# SFW, messaging RP buddies?



## FreyaFur (May 18, 2016)

So I used to RP on games like Impressive Title and FeralHeart, and on PonySquare but it's been a while.
 I prefer literate RP styles. Genres? Just nothing too serious, and generally no heavy romance. And preferably nothing too over the top, I like modern/realism but fantasy _can_ be fun sometimes, too. Just depends.
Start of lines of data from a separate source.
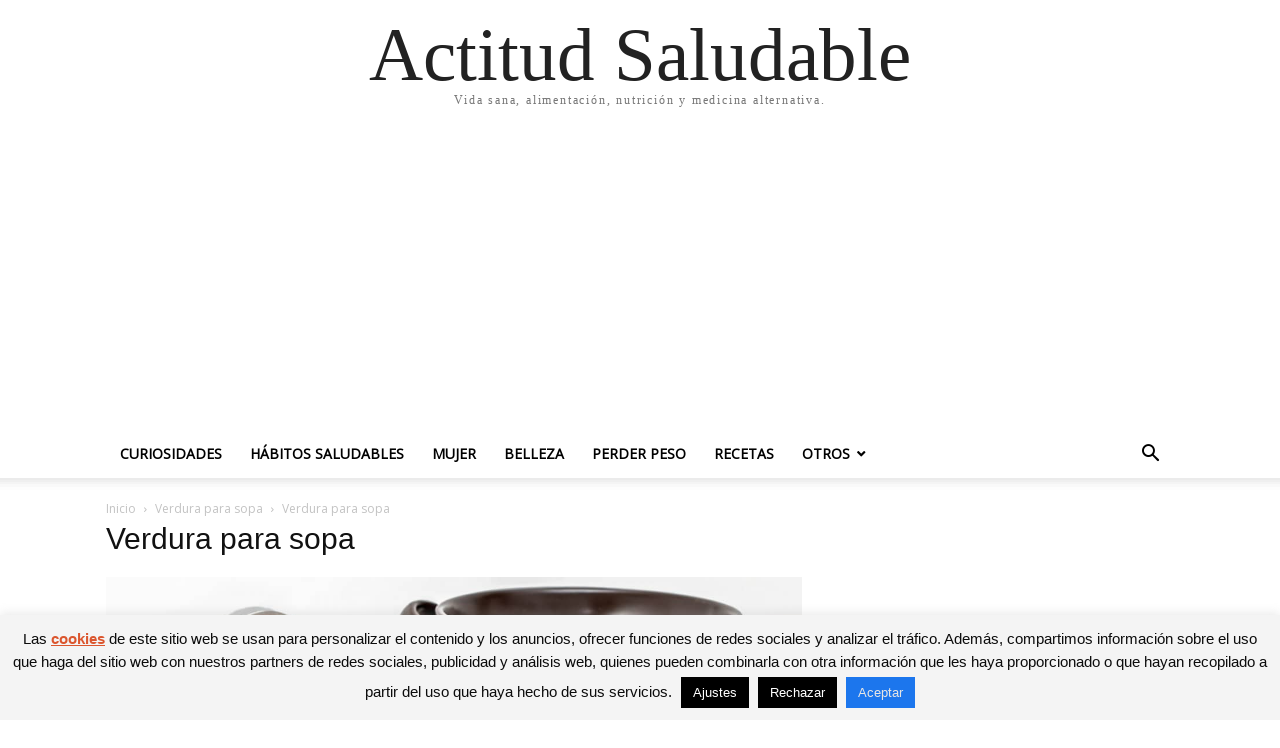

--- FILE ---
content_type: text/html; charset=utf-8
request_url: https://www.google.com/recaptcha/api2/aframe
body_size: 267
content:
<!DOCTYPE HTML><html><head><meta http-equiv="content-type" content="text/html; charset=UTF-8"></head><body><script nonce="60Fb1WXcmlYTqUZRhgfBaw">/** Anti-fraud and anti-abuse applications only. See google.com/recaptcha */ try{var clients={'sodar':'https://pagead2.googlesyndication.com/pagead/sodar?'};window.addEventListener("message",function(a){try{if(a.source===window.parent){var b=JSON.parse(a.data);var c=clients[b['id']];if(c){var d=document.createElement('img');d.src=c+b['params']+'&rc='+(localStorage.getItem("rc::a")?sessionStorage.getItem("rc::b"):"");window.document.body.appendChild(d);sessionStorage.setItem("rc::e",parseInt(sessionStorage.getItem("rc::e")||0)+1);localStorage.setItem("rc::h",'1769006686046');}}}catch(b){}});window.parent.postMessage("_grecaptcha_ready", "*");}catch(b){}</script></body></html>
I prefer messaging rather than posts and it may sometimes be a little while or so before I can reply.
I have Skype under FreyaFur or Freya Helseth, you'll see the red-eared white canine in the profile photo. :3

Any questions you can ask here, if you want. :3


----------



## FlufflesKitten (May 18, 2016)

I'll RP on skype!


----------



## FreyaFur (May 19, 2016)

@FlufflesKitten Okay! :3
Add me, I'll add you, and we can start the adventure x3


----------



## FlufflesKitten (May 19, 2016)

FreyaFur said:


> @FlufflesKitten Okay! :3
> Add me, I'll add you, and we can start the adventure x3


oki!


----------



## Lekamo (May 20, 2016)

I could also use Skype for RP messaging if you still want more RP partners


----------



## Vorelover467 (May 20, 2016)

Is a vore rp okay for u?


----------



## jrfan98 (May 30, 2016)

I'll RP with ya!  jrfan98 is my Skype name.


----------



## GrandTouring3 (May 30, 2016)

I'm in!
Skype is GrandTouring3.


----------